Atletico Madrid, Alvarez è un caso: Simeone conferma l’isolamento dopo i fischi
Julian Alvarez fischiato dai tifosi dell’Atletico Madrid dopo il 2-2 col Villarreal: Simeone spiega perché l’argentino ha lasciato il campo da solo.

Julian Alvarez - Shutterstock
Il rapporto tra Julian Alvarez e l’Atletico Madrid sembra essere arrivato a un punto particolarmente delicato. L’attaccante argentino è stato accolto dai fischi dei tifosi già durante la lettura delle formazioni e, al termine del pareggio per 2-2 contro il Villarreal, ha lasciato il terreno di gioco da solo, senza unirsi ai compagni sotto la curva. Una scelta che Diego Simeone ha attribuito direttamente alla società, in un momento reso ancora più complicato dalle recenti dichiarazioni del giocatore sul possibile trasferimento al Barcellona.
Alvarez lontano dalla curva: "Decisione della società"

* * *

**Compito assegnato A**
Secondo l'articolo, contro quale squadra l'Atletico Madrid ha pareggiato 2-2?
**Compito assegnato B**
Riscrivi il brano dell'articolo da "Atletico Madrid, Alvarez" a "campo da solo.", mettendo "sostenitori" al posto di "tifosi".
L'elenco che segue è materiale a sé, indipendente dall'articolo.

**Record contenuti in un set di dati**
* * *

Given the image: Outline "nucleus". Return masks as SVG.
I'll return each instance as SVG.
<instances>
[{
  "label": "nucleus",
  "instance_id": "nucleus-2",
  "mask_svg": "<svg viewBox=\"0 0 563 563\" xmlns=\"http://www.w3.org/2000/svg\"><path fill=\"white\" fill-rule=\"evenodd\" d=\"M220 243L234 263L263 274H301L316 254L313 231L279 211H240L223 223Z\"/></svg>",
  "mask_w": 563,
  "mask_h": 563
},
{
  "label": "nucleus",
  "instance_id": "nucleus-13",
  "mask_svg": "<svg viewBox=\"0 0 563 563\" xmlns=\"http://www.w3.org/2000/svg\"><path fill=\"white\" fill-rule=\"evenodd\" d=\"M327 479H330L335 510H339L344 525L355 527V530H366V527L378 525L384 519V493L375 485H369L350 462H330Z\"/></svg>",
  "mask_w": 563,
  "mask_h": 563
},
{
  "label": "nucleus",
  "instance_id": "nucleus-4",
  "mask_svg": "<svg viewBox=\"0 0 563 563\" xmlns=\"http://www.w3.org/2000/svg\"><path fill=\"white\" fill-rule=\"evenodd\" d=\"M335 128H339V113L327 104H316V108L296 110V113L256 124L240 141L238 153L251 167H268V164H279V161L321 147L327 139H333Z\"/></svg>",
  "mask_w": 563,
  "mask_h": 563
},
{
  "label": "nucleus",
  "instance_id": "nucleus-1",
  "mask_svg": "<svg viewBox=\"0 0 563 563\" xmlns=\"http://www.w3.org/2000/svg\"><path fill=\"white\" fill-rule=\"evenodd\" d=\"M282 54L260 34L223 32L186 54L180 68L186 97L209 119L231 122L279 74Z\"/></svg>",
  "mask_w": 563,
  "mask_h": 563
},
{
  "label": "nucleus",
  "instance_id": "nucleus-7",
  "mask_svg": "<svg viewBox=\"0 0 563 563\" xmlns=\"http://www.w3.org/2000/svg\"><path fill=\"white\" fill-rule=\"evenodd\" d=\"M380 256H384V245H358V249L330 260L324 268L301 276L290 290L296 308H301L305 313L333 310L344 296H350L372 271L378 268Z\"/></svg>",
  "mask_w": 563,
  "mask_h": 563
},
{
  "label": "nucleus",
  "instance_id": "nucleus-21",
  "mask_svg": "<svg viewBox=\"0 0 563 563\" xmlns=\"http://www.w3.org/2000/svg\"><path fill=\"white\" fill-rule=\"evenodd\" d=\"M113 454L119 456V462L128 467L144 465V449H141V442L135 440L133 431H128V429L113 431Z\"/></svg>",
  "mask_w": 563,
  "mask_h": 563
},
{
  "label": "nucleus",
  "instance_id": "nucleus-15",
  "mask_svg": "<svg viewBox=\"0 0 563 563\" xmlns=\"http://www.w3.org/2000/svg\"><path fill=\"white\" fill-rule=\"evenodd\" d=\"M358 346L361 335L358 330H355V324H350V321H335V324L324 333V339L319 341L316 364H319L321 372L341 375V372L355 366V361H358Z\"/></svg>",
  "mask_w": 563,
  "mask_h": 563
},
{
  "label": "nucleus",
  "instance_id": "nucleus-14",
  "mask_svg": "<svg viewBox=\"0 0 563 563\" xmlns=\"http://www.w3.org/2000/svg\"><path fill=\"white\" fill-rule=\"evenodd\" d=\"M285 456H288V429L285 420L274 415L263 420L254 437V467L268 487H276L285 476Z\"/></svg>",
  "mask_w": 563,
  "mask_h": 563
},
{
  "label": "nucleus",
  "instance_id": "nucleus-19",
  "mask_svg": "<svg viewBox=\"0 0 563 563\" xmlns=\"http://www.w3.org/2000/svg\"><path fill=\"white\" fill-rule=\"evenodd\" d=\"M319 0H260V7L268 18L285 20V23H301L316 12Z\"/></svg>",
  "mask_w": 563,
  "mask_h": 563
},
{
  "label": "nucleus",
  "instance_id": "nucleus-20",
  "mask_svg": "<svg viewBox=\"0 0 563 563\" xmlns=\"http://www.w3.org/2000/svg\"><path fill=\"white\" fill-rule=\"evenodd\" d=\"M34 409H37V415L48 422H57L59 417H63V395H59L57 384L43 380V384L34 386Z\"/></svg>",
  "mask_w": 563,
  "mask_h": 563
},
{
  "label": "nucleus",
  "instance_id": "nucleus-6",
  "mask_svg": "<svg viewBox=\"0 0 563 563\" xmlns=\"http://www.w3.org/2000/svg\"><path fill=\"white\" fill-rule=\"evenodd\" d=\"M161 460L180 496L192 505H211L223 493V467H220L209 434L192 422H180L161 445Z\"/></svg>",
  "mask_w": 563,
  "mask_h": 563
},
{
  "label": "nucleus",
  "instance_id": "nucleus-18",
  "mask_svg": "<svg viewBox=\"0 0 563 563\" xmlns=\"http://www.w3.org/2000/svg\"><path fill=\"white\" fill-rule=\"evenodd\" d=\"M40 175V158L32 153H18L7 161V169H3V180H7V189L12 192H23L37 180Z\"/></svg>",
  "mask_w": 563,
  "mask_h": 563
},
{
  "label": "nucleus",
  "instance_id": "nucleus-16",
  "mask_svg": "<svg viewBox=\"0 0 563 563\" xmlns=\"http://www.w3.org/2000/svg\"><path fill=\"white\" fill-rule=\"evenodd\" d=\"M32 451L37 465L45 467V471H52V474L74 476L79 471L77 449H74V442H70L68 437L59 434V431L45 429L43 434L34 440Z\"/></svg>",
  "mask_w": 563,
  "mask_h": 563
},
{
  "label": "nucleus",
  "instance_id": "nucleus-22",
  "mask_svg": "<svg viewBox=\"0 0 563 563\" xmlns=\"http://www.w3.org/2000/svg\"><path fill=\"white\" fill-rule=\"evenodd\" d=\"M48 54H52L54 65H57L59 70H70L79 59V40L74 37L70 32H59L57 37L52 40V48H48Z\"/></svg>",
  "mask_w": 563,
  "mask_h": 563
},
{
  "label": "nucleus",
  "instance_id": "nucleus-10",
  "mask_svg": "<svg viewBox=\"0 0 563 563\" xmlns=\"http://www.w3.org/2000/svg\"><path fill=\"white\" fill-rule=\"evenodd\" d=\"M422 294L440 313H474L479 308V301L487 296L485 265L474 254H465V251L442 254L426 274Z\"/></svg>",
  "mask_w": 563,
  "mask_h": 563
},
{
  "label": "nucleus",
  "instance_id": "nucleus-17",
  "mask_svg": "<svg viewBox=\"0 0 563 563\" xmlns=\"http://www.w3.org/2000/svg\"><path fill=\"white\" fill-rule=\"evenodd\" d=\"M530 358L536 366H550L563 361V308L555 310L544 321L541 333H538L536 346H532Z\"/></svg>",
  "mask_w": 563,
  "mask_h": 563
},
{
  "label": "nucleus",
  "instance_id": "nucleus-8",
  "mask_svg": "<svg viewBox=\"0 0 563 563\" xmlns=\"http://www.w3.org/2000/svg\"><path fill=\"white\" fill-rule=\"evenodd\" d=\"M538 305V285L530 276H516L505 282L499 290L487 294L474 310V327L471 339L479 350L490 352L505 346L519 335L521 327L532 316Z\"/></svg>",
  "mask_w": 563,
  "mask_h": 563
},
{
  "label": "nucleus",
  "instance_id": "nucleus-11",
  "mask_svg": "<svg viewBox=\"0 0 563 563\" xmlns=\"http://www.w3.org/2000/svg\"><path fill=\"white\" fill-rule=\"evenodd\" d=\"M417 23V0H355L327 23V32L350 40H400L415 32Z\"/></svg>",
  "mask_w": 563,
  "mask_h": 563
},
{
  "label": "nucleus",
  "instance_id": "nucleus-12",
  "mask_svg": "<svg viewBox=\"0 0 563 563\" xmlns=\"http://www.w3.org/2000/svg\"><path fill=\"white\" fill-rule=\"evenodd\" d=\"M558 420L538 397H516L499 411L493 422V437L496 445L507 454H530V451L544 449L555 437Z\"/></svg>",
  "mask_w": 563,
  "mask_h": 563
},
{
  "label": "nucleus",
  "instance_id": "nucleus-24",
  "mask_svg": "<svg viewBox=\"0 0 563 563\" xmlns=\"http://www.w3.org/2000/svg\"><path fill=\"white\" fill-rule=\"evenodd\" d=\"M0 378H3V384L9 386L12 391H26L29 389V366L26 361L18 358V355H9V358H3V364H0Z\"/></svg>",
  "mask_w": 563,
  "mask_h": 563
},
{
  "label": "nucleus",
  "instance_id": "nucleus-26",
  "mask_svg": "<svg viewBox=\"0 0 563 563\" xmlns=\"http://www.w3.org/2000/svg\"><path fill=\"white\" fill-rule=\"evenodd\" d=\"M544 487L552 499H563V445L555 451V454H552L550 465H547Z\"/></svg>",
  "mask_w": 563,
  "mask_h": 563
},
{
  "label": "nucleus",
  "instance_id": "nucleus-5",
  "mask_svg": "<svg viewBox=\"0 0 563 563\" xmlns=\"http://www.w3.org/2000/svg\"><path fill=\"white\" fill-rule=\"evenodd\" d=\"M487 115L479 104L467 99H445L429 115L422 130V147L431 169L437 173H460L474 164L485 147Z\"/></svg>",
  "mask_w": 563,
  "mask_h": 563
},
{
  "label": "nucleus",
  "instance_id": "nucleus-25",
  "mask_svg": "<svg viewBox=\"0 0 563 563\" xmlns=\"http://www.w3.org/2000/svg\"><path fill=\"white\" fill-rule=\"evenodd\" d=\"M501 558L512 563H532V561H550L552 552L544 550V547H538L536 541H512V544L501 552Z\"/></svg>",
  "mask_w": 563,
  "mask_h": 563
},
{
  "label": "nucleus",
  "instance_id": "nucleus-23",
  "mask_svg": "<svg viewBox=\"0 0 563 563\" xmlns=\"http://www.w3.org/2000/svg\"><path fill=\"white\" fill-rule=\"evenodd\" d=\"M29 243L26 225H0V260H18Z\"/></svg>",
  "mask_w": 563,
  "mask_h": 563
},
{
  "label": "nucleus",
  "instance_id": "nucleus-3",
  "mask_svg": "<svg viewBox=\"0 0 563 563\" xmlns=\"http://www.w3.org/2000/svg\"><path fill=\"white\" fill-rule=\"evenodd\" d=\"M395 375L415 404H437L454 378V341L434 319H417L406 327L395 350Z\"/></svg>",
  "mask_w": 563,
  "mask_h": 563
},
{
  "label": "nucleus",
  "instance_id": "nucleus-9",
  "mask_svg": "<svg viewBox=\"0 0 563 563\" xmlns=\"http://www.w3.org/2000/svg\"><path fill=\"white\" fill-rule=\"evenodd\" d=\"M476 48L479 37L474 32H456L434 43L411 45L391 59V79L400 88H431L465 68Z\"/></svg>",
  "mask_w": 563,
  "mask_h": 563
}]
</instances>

* * *

**La tua soluzione A**
Contro il Villarreal.

**La tua soluzione B**
Atletico Madrid, Alvarez è un caso: Simeone conferma l’isolamento dopo i fischi
Julian Alvarez fischiato dai sostenitori dell’Atletico Madrid dopo il 2-2 col Villarreal: Simeone spiega perché l’argentino ha lasciato il campo da solo.